Defendants oppose Plaintiff's Motion Seeking Leave to File the Second Amended Complaint based upon "the same reasons explained in Defendants' motion to strike Plaintiff's FAC." (Opp. to Mot. to Amend at 1). Defendants state that they do not oppose the SAC's inclusion of facts regarding Plaintiff's visit to the Resort in November 2013. ( Id. ) As this Court has rejected Defendants' arguments regarding the inclusion of the expert reports in the FAC, the motion to amend is GRANTED. The Court has reviewed the proposed SAC, and none of proposed changes alter the analysis set forth above regarding the propriety of the expert reports.

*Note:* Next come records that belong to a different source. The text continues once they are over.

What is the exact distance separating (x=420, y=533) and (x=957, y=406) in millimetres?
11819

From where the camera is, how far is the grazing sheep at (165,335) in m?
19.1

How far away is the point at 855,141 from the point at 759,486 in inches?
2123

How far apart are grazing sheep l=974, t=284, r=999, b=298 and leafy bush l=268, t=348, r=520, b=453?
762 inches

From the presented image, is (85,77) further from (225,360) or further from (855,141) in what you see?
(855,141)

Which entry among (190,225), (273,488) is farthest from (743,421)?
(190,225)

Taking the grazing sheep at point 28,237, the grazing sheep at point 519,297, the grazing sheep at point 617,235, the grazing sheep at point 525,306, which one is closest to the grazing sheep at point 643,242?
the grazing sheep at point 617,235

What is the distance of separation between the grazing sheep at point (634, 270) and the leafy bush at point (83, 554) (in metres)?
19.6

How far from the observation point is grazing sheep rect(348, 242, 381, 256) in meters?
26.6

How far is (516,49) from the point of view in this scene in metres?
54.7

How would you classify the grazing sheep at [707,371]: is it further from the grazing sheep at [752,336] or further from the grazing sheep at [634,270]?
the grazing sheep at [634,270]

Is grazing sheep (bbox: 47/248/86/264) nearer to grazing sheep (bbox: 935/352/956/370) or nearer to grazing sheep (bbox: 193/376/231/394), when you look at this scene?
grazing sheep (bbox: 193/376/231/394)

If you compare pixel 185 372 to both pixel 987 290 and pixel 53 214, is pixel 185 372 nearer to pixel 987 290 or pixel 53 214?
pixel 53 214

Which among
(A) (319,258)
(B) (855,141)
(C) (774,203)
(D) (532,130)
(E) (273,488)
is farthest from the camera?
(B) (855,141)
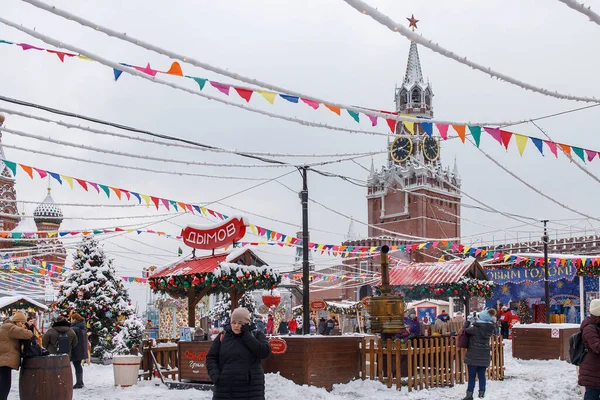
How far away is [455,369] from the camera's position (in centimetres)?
1316

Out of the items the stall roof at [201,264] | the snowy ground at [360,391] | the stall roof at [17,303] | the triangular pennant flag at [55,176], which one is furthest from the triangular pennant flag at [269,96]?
the stall roof at [17,303]

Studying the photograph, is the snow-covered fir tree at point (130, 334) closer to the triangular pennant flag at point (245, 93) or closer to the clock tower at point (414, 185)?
the triangular pennant flag at point (245, 93)

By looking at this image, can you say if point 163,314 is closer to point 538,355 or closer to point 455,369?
point 538,355

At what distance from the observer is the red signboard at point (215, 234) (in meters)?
15.5

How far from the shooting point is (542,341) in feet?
60.0

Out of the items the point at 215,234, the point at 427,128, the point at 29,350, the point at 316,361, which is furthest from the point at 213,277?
the point at 427,128

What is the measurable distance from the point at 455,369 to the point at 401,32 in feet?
30.2

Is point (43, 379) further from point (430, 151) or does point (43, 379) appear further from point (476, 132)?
point (430, 151)

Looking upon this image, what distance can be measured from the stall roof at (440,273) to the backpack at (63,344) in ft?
38.2

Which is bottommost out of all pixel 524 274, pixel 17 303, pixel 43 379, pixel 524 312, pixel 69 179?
pixel 524 312

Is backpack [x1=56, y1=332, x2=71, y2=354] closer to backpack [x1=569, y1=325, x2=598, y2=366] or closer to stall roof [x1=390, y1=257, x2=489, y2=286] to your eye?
backpack [x1=569, y1=325, x2=598, y2=366]

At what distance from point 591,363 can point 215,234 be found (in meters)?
9.94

However, Plaintiff is cautioned that this Court is extremely unlikely to allow further efforts to amend her complaint. This case was commenced nearly a year and half ago, and this Court has a strong interest in the expeditious resolution of litigation.


The Motion to Strike is DENIED. Plaintiff's Motion Seeking Leave to File Second Amended Complaint is GRANTED IN PART. Plaintiff is granted leave to file the proposed Second Amended Complaint after Plaintiff alters the exhibits to comply with local rules regarding formatting, including font size.